In a case with remarkable parallels to the mining massacre that killed 34 in South Africa in August, the South American nation of Guyana is dealing with the aftermath of it own mining massacre that occurred in July when police opened fire on a group protesting electricity prices, killing three.
The Guyanese were protesting the government’s decision to stop offering discounted electricity to the local residents—a boon that was granted in exchange for the locals allowing an aluminum mine to be located in their neighborhood. The electricity came from the mining operators, who used their own generators and sold the surplus to the locals at a discount—and gave it free to elders.
While the mine still has plenty of aluminium ore, global demand has dipped substantially, leading to massive unemployment in the region.
How much would the locals in this region of Guyana known as Linden be affected by an electricity increase? According to Christopher Ram, an accountant and newspaper columnist with the Stabroek News who looked into the cost rises, removing the electricity subsidy would mean price hikes of between 300 percent and 800 percent.
With 70 percent of Lindeners unemployed, they took to the streets to protest, leading to the July clash with police.
Linden is mostly black and is the gateway to the resource-rich interior, which is primarily inhabited by the Amerindian population. As the protestors blocked deliveries of goods into the interior, it has left many Amerindians with0ut food—and exacerbated already present racial divisions between the black population, the Indo-Guyanese and the Amerindians.
When demonstrators blocked the bridge that connects the interior to the capital Georgetown, that is when police fired tear gas and shotgun pellets into the gang.
“I will be a pensioner soon, that’s why we protested because we won’t afford it. I’d be dead if I needed to pay that,” said one woman.
But the fatal shooting has reopened these historical racial divisions.
After the shooting, angry locals blockaded the city for a month, cutting off the Amerindian communities and mining camps within the rainforest.
“The govt must have come and sat with people before they made decisions which impacted them politically, economically and socially, that is what ended in this example,” said Sharma Solomon, chairman of the regional government.
A team including legal experts from around the Caribbean is a part of the Commission of Inquiry looking into the deaths.
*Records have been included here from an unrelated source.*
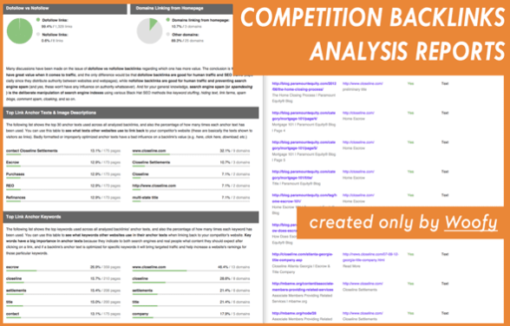 Competitor Backlinks Spy Report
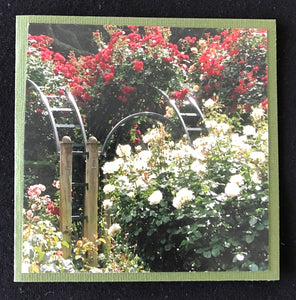 GREETING CARD   Rose Garden   SPECIAL PRICE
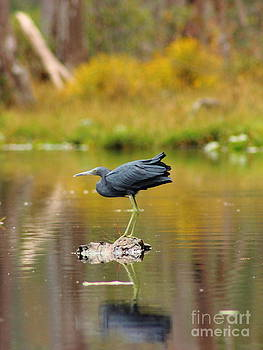 Reflecting Little Blue Heron by Andre Turner
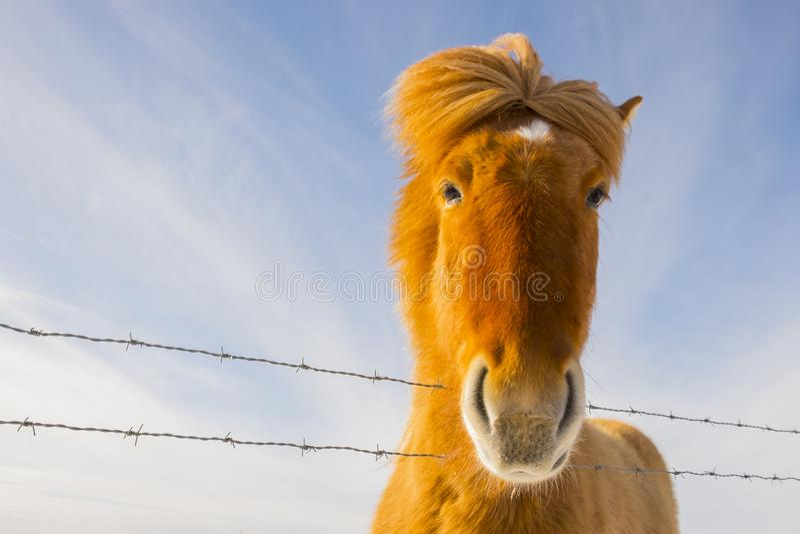 Славная исландская лошадь на солнечный день с ясным голубым небом стоковые фотографии rf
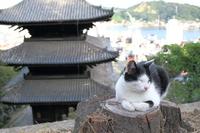 Onomichi cat Stock photo [4025312] Cat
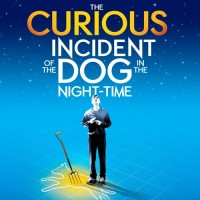 The Curious Incident of the Theatre Professor in the Broadway National Tour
The electricity price rises and the commercial situation in Linden may also be investigated.
“There has been a daunting of the Indian population over the lawlessness in Linden,” said Dr Rupert Roopnaraine, deputy chairman of the APNU.
“In addition they told the Amerindians that the rationale they did not have gasoline and food was because these people in Linden – read black people – were in effect making their lives miserable.”
But the govt. is adamant that there has been no discrimination on the heart of anything it has done.
“We’ve got other parts of the rustic which can be asking us ‘why should Linden pay a unique rate of electricity to us when the state guarantees equal treatment to all’,” said the country’s Attorney General Anil Nandlall.
“It is a fallacy that Linden have been discriminated against.”
The official inquiry is determined to last six weeks. On the Supreme Court in Georgetown, the jurists have started looking over the evidence.